DATA SECTION —
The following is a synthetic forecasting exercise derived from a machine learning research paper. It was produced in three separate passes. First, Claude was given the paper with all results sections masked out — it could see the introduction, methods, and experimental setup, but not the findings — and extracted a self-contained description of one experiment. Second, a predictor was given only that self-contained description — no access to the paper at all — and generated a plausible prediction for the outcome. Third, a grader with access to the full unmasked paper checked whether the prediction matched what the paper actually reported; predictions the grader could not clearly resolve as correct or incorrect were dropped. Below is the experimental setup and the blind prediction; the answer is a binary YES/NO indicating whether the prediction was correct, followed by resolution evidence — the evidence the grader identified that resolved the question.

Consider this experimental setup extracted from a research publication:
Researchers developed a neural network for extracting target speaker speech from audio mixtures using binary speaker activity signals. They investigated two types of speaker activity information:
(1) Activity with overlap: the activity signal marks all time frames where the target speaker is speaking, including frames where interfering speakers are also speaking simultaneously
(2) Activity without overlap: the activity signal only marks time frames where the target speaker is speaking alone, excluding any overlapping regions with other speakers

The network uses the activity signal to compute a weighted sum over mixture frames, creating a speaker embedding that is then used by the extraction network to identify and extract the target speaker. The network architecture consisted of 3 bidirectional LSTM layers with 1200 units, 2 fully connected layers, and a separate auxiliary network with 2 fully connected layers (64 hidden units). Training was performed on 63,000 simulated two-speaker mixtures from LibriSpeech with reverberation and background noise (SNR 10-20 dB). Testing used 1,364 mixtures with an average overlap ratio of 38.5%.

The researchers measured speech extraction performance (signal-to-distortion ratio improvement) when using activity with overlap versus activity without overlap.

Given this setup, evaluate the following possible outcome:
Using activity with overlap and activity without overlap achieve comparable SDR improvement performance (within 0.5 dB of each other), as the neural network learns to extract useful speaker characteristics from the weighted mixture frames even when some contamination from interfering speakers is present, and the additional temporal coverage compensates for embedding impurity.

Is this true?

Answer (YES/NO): NO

YOUR ASSIGNMENT — Search the data for the string "this" and copy every line where it appears.

EXERCISE RESPONSE —
Consider this experimental setup extracted from a research publication:
Given this setup, evaluate the following possible outcome:
Is this true?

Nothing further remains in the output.